Após perder as duas primeiras semanas do programa de pré-temporada, Richardson retornou com determinação. A decisão de ficar em Indianápolis, mesmo após especulações sobre uma possível troca, sinaliza seu comprometimento com o projeto. Afinal, a alternativa não seria fácil: ser dispensado após uma sequência de frustrações, incluindo uma temporada perdida por uma fratura no osso orbital e perda temporária de visão.
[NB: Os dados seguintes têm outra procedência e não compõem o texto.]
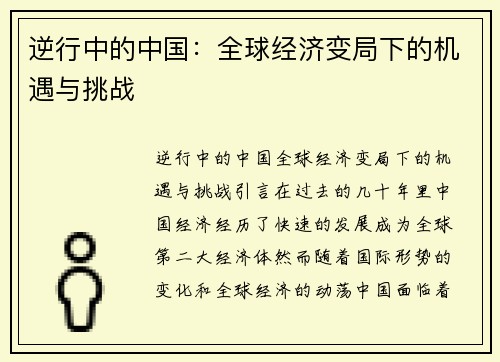 逆行中的中国：全球经济变局下的机遇与挑战

逆行中的中国全球经济变局下的机遇与挑战引言在过去的几十年里中国经济经历了快速的发展成为全球第二大经济体然而随着国际形势的变化和全球经济的动荡中国面临着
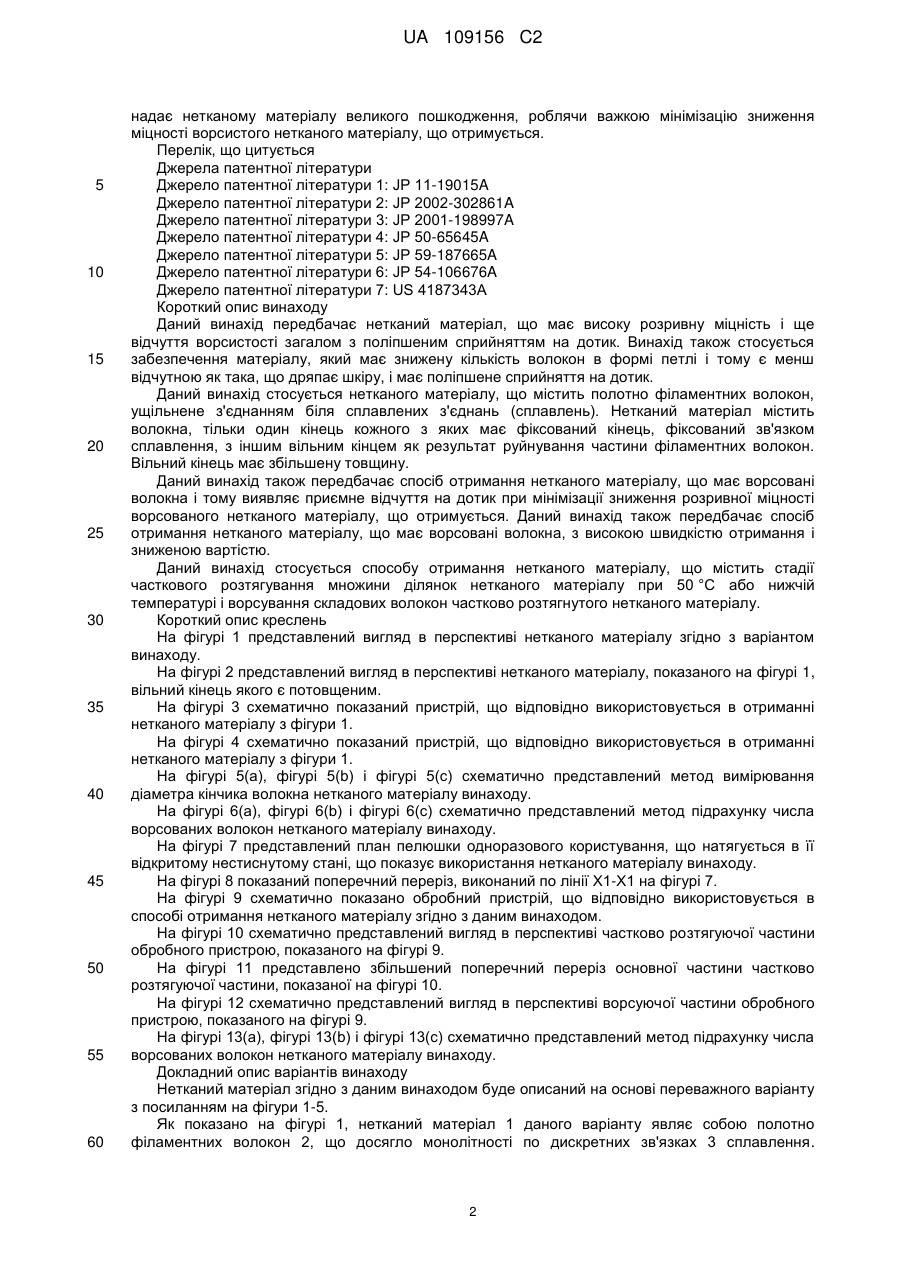 UA 109156 C2

надає нетканому матеріалу великого пошкодження, роблячи важкою мінімізацію зниження міцності ворсистого нетканого матеріалу, що отримується.

Перелік, що цитується

Джерела патентної літератури

5 Джерело патентної літератури 1: JP 11-19015A

Джерело патентної літератури 2: JP 2002-302861A

Джерело патентної літератури 3: JP 2001-198997A

Джерело патентної літератури 4: JP 50-65645A

Джерело патентної літератури 5: JP 59-187665A

10 Джерело патентної літератури 6: JP 54-106676A

Джерело патентної літератури 7: US 4187343A

Короткий опис винаходу

Даний винахід передбачає нетканий матеріал, що має високу розривну міцність і ще відчуття ворсистості загалом з поліпшеним сприйняттям на дотик. Винахід також стосується

15 забезпечення матеріалу, який має знижену кількість волокон в формі петлі і тому є менш відчутною як така, що дряпає шкіру, і має поліпшене сприйняття на дотик.

Даний винахід стосується нетканого матеріалу, що містить полотно філаментних волокон, ущільнене з'єднанням біля сплавлених з'єднань (сплавлень). Нетканий матеріал містить волокна, тільки один кінець кожного з яких має фіксований кінець, фіксований зв'язком

20 сплавлення, з іншим вільним кінцем як результат руйнування частини філаментних волокон. Вільний кінець має збільшену товщину.

Даний винахід також передбачає спосіб отримання нетканого матеріалу, що має ворсовані волокна і тому виявляє приємне відчуття на дотик при мінімізації зниження розривної міцності ворсованого нетканого матеріалу, що отримується. Даний винахід також передбачає спосіб

25 отримання нетканого матеріалу, що має ворсовані волокна, з високою швидкістю отримання і зниженою вартістю.

Даний винахід стосується способу отримання нетканого матеріалу, що містить стадії часткового розтягування множини ділянок нетканого матеріалу при 50 °C або нижчій температурі і ворсування складових волокон частково розтягнутого нетканого матеріалу.

30 Короткий опис креслень

На фігурі 1 представлений вигляд в перспективі нетканого матеріалу згідно з варіантом винаходу.

На фігурі 2 представлений вигляд в перспективі нетканого матеріалу, показаного на фігурі 1, вільний кінець якого є потовщеним.

35 На фігурі 3 схематично показаний пристрій, що відповідно використовується в отриманні нетканого матеріалу з фігури 1.

На фігурі 4 схематично показаний пристрій, що відповідно використовується в отриманні нетканого матеріалу з фігури 1.

На фігурі 5(a), фігурі 5(b) і фігурі 5(c) схематично представлений метод вимірювання

40 діаметра кінчика волокна нетканого матеріалу винаходу.

На фігурі 6(a), фігурі 6(b) і фігурі 6(c) схематично представлений метод підрахунку числа ворсованих волокон нетканого матеріалу винаходу.

На фігурі 7 представлений план пелюшки одноразового користування, що натягується в її відкритому нестиснутому стані, що показує використання нетканого матеріалу винаходу.

45 На фігурі 8 показаний поперечний переріз, виконаний по лінії X1-X1 на фігурі 7.

На фігурі 9 схематично показано обробний пристрій, що відповідно використовується в способі отримання нетканого матеріалу згідно з даним винаходом.

На фігурі 10 схематично представлений вигляд в перспективі частково розтягуючої частини обробного пристрою, показаного на фігурі 9.

50 На фігурі 11 представлено збільшений поперечний переріз основної частини частково розтягуючої частини, показаної на фігурі 10.

На фігурі 12 схематично представлений вигляд в перспективі ворсуючої частини обробного пристрою, показаного на фігурі 9.

На фігурі 13(a), фігурі 13(b) і фігурі 13(c) схематично представлений метод підрахунку числа

55 ворсованих волокон нетканого матеріалу винаходу.

Докладний опис варіантів винаходу

Нетканий матеріал згідно з даним винаходом буде описаний на основі переважного варіанту з посиланням на фігури 1-5.

Як показано на фігурі 1, нетканий матеріал 1 даного варіанту являє собою полотно

60 філаментних волокон 2, що досягло монолітності по дискретних зв'язках 3 сплавлення.

2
Para os Colts, mantê-lo faz sentido financeiro. Richardson tem um pacote de compensação totalmente garantido de US$ 5,69 milhões em 2026, o que torna inviável cortá-lo sem arcar com custos elevados. Além disso, uma eventual lesão poderia abrir espaço para uma troca, permitindo que a equipe recupere pelo menos uma escolha de draft — mesmo que modesta.
Do lado de Richardson, a motivação é clara. Com Daniel Jones no comando, mas com histórico de lesões, o QB precisa se preparar para assumir o posto em caso de necessidade. A temporada também representa uma chance de se destacar frente a Riley Leonard, garantindo a posição de reserva e, quem sabe, uma oportunidade de ouro.
Com o fim de seu contrato em março de 2026, 2024 pode ser o ano decisivo. Se Jones sofrer uma contusão, Richardson terá a chance de mostrar seu potencial — e, possivelmente, reescrever sua trajetória na NFL. Sua melhor jogada? Estar pronto quando a oportunidade chegar.